*** PASSAGE FOR REVIEW Section Begins ***

Partnership with med school lets pre-meds pursue art, as well as science

The first five Northeastern students have been accepted into an early decision medical school program through a partnership with Tufts University.

Northeastern is one of four schools partnering with the Tufts University School of Medicine and its Early Assurance Program, which offers undergraduates at select institutions the unusual chance to bypass the time-consuming and costly medical school application process and the four-to-six month preparation for the Medical College Admission Test.

Liberated from medical school’s labor-intensive processes, students more freely engage with Northeastern’s vast array of experiential and academic opportunities.

Instead of spending the summer studying for the MCAT’s, behavioral neuroscience major Chelsey Mitchell, who hopes to study psychiatry and adolescent drug rehabilitation, will travel to Italy to study photography. Biology major John Daggett will serve as a teaching assistant and travel across the East Coast playing the bagpipes at various highland festivals and solo competitions.

“People forget that medicine is an art as well as a science,” says Gail Begley, chief premedical advisor and associate academic specialist in the Biology Department at Northeastern. “In addition to understanding anatomy and physiology, students must learn how to interact with and understand people so that they can gain a cultural awareness and more effectively do their job.”

Students eligible to apply to the program include academically qualified sophomores participating in Northeastern’s four-year bachelor program and middlers participating in its five-year program, as well as sophomores at Tufts, Brandeis University, Boston College and Holy Cross. Students—such as Daggett and Mitchell—who applied and were accepted in 2008 will matriculate into the program in 2010.

Applicants must have a cumulative GPA of 3.5 or higher in all coursework and complete two semesters of biology and general chemistry, and at least one semester of organic chemistry with a combined GPA of at least 3.5 by the end of the academic year in which they apply. Students must finish the rest of their medical school requirements one year before entry into the program and maintain a similar record of academic performance in the two years prior to enrollment.

The wide range of program offerings compelled Daggett to apply. “As I began to investigate Tufts, I found many unique characteristics, including the early incorporation of clinical rotations, a dedication to active and highly involved learning and a strong commitment to the community,” says Daggett. “To be offered to participate in such a program at a highly respected institution, I am extremely humbled and honored.”
Other students accepted into the class of 2010 include biology major Jeffrey Cumplido, behavioral neuroscience major Marissa Pinksten and biochemistry major Kale Whalen.

*** PASSAGE FOR REVIEW Section Ends ***
*** EXTRACTED DATA Section Begins ***

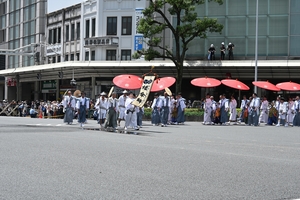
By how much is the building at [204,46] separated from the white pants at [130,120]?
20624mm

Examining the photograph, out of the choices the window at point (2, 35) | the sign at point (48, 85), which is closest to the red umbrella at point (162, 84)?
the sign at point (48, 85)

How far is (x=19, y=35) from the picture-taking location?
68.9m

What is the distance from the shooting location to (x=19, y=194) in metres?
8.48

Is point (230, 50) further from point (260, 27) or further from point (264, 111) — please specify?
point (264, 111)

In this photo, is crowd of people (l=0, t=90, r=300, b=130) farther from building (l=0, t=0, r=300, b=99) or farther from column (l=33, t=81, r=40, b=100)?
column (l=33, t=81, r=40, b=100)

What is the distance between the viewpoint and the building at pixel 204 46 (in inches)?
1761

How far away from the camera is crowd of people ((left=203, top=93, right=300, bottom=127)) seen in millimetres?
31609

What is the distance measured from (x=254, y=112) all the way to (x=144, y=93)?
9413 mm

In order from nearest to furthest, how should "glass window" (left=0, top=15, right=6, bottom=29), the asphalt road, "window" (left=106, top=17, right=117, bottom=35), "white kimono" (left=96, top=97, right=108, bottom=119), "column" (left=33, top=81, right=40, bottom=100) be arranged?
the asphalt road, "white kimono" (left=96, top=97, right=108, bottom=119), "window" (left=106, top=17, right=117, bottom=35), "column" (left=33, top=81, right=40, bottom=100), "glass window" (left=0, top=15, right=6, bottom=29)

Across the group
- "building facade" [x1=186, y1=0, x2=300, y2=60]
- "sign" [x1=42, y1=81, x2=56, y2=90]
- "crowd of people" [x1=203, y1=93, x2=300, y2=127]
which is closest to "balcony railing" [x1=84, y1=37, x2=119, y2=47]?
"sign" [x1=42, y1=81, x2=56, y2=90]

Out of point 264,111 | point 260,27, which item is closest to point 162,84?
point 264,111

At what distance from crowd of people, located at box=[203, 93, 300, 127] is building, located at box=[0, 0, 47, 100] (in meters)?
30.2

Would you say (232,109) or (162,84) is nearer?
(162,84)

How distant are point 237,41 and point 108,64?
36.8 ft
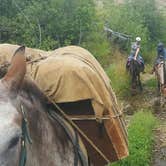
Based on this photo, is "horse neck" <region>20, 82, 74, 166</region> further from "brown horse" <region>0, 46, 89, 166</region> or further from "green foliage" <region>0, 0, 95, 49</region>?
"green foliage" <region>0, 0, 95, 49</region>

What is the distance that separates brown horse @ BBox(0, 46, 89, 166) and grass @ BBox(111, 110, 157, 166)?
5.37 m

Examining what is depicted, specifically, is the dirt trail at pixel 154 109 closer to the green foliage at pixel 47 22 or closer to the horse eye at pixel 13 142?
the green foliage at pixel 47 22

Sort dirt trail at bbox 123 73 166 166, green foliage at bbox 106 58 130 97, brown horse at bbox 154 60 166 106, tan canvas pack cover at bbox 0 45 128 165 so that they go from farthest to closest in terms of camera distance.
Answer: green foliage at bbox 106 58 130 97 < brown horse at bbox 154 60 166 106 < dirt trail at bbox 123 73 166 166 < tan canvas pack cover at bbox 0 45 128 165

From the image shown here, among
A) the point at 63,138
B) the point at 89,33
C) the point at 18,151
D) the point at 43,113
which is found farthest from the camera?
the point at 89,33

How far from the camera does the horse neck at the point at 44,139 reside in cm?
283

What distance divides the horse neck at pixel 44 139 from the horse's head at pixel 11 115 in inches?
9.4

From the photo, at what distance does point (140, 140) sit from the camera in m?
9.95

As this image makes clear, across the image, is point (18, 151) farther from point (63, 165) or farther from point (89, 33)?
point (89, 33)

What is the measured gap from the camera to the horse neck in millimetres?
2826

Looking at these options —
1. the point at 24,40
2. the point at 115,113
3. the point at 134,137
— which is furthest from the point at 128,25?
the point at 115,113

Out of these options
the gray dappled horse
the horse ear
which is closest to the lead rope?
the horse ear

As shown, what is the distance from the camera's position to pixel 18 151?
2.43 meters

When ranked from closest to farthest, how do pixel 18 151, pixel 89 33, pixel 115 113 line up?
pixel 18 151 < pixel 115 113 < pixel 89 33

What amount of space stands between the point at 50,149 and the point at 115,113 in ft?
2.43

*** EXTRACTED DATA Section Ends ***
*** EXTRACTED DATA Section Begins ***

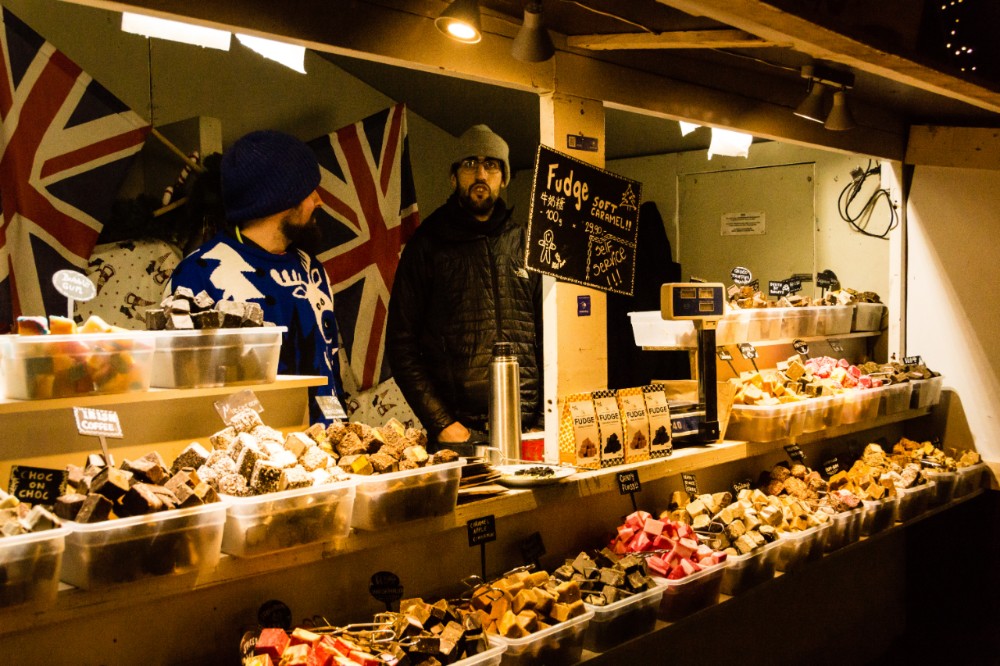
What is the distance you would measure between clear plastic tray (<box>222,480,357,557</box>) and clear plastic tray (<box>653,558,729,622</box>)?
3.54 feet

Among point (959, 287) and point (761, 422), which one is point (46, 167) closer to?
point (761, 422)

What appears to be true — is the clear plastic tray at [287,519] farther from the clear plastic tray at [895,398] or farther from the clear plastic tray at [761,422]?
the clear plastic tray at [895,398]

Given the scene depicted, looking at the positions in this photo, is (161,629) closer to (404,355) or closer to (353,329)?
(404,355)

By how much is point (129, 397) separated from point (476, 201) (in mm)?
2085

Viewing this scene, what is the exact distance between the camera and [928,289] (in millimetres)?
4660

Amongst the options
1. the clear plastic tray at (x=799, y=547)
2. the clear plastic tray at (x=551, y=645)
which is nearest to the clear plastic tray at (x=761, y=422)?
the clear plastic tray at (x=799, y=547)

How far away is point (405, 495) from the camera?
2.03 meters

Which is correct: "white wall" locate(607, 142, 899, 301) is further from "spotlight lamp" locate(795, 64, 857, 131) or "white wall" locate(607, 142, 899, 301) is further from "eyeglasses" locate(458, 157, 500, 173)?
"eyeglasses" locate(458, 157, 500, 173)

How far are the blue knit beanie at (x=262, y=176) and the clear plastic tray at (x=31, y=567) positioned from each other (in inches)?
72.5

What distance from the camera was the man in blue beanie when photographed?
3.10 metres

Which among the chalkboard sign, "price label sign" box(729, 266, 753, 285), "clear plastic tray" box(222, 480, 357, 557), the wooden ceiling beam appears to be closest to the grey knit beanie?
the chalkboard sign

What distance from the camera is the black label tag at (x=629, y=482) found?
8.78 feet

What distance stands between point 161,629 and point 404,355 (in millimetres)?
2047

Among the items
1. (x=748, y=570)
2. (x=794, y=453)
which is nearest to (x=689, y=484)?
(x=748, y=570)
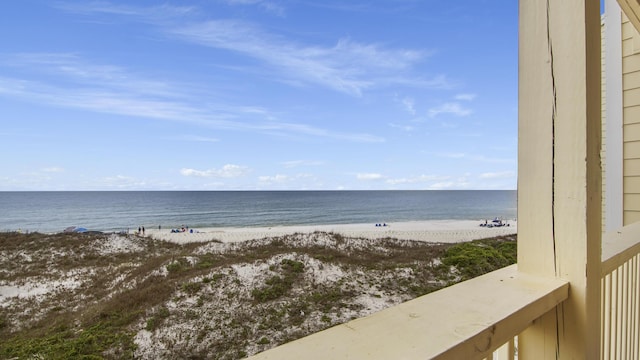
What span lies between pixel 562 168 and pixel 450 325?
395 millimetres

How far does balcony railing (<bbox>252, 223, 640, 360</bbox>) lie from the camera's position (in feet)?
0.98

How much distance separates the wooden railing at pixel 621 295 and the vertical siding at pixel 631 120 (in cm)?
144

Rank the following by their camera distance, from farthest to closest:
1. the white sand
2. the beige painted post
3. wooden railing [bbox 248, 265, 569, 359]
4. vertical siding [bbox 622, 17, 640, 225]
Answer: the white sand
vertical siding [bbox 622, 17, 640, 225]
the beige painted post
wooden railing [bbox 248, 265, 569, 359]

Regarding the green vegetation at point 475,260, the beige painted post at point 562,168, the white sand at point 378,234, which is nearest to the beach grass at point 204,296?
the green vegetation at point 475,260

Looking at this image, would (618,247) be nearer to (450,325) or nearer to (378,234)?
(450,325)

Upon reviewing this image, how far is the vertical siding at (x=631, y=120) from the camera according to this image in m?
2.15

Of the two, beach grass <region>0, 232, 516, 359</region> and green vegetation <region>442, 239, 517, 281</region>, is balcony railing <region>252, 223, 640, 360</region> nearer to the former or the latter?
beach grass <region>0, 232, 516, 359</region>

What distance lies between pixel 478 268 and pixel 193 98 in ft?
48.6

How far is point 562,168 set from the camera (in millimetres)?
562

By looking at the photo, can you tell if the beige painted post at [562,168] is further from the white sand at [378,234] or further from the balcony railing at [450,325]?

*** EXTRACTED DATA Section Ends ***

▶ [WHAT YOU HAVE TO DO]: Repeat word for word the portion of the article on the Tufts partnership that starts with the words containing "Partnership with med" and ends with "with Tufts University.". The rows come from a different source than the article on the Tufts partnership.

▶ [RESULT OF THIS TASK]:
Partnership with med school lets pre-meds pursue art, as well as science

The first five Northeastern students have been accepted into an early decision medical school program through a partnership with Tufts University.